Klaus Gietinger
Klaus Gietinger (* 28. Februar 1955 in Lindenberg im Allgäu) ist ein deutscher Buchautor, Drehbuchautor, Filmregisseur und Sozialwissenschaftler.
Leben
BearbeitenGietinger absolvierte ein Studium der Sozialwissenschaft an der Georg-August-Universität Göttingen mit dem Abschluss Diplom-Sozialwirt.
Nach Abitur und Zivildienst überzeugte er seine Freunde Leo Hiemer, Georg Veit und Fritz Günthner, bei Splatterversionen von Kinoklassikern mitzuwirken (so ‚Tarzan sieht rot‘ und ‚Der Meineidbauer‘, der 1977 beim Fest der jungen Filmer in Werl den ersten Preis gewann). Schließlich schlossen sich die Vier zur Westallgäuer Filmproduktion (WAF) zusammen.
Ein langer Spielfilm über den Allgäuer Bauernkrieg entstand (Lond it luck <lasst nicht locker>, 1979), der auf einer Tour durchs Allgäu Tausende von Zuschauern in Mehrzweckhallen und Hinterzimmer lockte, aber auch zu heftigen Diskussionen über die Nachwirkungen auf heutige Zustände führte.
Es folgten zwei radikale Kleine Fernsehspiele für das ZDF (Land der Räuber und Gendarmen, 1982 und Schwestern, 1983, zusammen mit Susanne Lob).
1984 entstand zusammen mit Leo Hiemer sein bekanntester Film Daheim sterben die Leut’, der, obwohl in westallgäuerischem Dialekt gedreht, mit Untertiteln versehen in der gesamten Republik ein Erfolg wurde und in seiner Heimatregion als „Kultfilm“ gilt. Nach 30 Jahren (2015) und kompletter Digitalisierung fand eine sehr erfolgreiche Wiederaufführung statt.

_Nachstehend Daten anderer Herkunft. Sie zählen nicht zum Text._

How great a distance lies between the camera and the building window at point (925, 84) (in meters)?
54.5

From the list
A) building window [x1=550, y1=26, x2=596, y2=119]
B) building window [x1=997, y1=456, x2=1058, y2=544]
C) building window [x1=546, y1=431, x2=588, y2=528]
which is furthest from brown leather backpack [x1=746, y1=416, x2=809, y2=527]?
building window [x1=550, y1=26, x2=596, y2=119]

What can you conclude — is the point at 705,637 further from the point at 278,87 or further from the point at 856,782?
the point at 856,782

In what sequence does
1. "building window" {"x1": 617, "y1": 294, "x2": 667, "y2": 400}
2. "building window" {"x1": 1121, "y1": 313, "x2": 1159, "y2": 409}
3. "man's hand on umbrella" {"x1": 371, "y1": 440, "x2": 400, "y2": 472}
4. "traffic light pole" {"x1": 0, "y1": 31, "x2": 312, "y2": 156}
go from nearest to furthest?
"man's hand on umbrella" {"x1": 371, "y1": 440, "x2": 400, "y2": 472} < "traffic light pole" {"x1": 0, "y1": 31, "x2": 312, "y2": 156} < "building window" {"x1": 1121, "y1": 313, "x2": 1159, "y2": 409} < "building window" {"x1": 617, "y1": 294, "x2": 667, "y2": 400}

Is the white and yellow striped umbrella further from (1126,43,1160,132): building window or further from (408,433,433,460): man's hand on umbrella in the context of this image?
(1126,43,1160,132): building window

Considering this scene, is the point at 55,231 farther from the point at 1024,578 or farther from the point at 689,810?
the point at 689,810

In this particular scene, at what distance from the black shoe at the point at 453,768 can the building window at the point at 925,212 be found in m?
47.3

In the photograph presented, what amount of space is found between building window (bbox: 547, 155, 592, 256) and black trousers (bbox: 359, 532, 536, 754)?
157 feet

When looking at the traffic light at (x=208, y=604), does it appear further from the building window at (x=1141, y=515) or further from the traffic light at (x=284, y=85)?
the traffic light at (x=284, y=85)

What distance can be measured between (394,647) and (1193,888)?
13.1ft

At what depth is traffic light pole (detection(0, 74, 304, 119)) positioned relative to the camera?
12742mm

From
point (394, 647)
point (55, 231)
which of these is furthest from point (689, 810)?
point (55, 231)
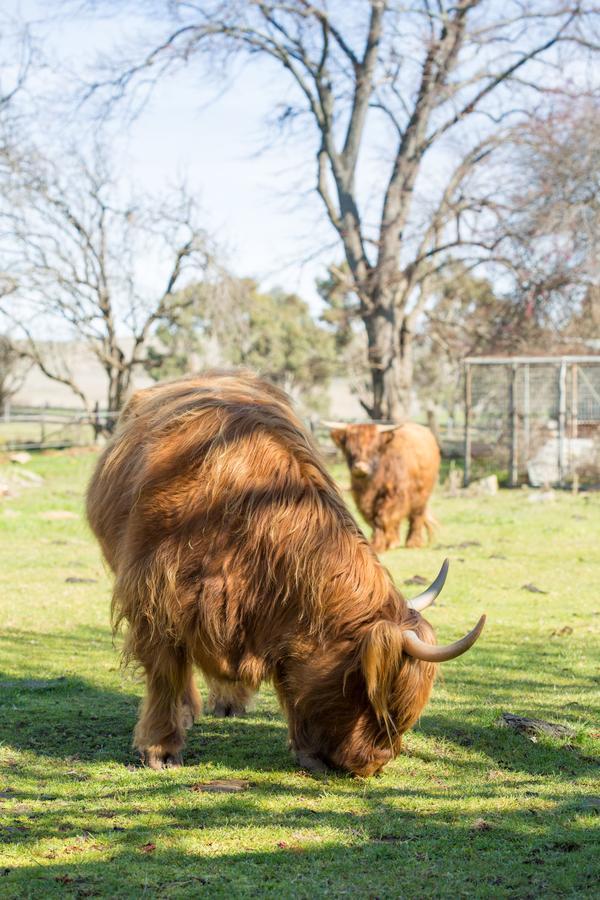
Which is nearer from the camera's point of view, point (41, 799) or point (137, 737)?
point (41, 799)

Er führte bei mehreren Folgen der Fernsehreihe Tatort Regie, für die er, wie auch für diverse andere Filme, das Drehbuch selbst verfasste.

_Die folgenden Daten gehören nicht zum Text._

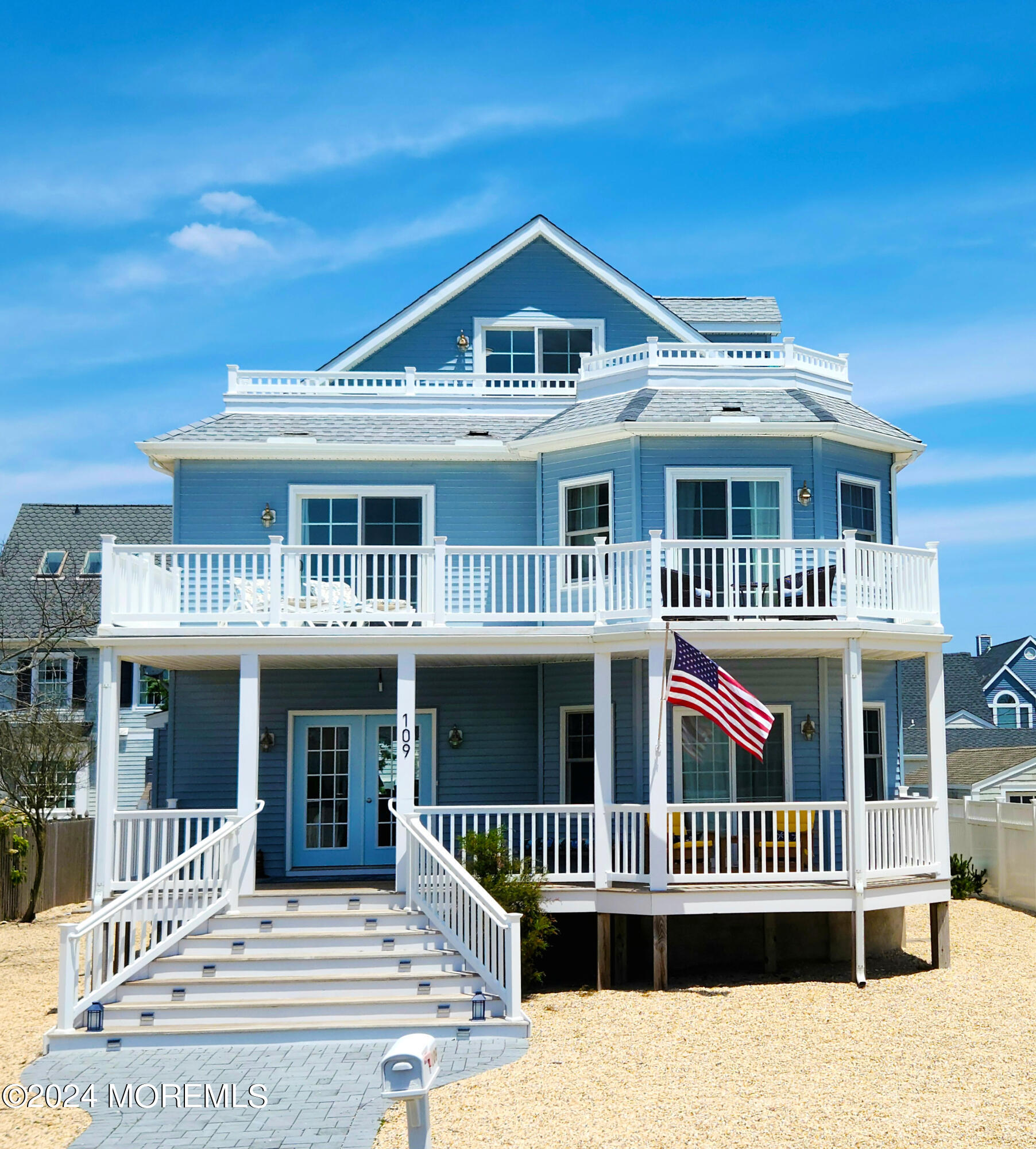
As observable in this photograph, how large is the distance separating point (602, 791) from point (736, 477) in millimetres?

Gietinger hat als Eisenbahnfan seit langem kein Auto mehr und nimmt seine Termine meist per Bahn wahr. Die Sanierungspläne und Stilllegungen der Deutschen Bahn betrachtet er auch in seinem Film Heinrich der Säger kritisch.
Er recherchierte zu den Hintergründen der Ermordung von Rosa Luxemburg. Seine These ist dabei, dass dieser politische Mord, wie auch der an Karl Liebknecht, mit Billigung des Oberbefehlshabers Gustav Noske (SPD) erfolgte. Gietinger stützt sich dabei auf Aussagen von Waldemar Pabst. In weiteren politischen Texten arbeitete er das Thema des Aufstands und der Niederschlagung des Kronstädter Matrosenaufstands durch die russischen Bolschewiki auf. Sein Buch Totalschaden. Das Autohasserbuch führte zu diversen Auftritten in Talkshows. Sein Buch 99 Crashes erzählt vom Unfalltod berühmter Persönlichkeiten und ist eine Absage an diverse Verschwörungstheorien.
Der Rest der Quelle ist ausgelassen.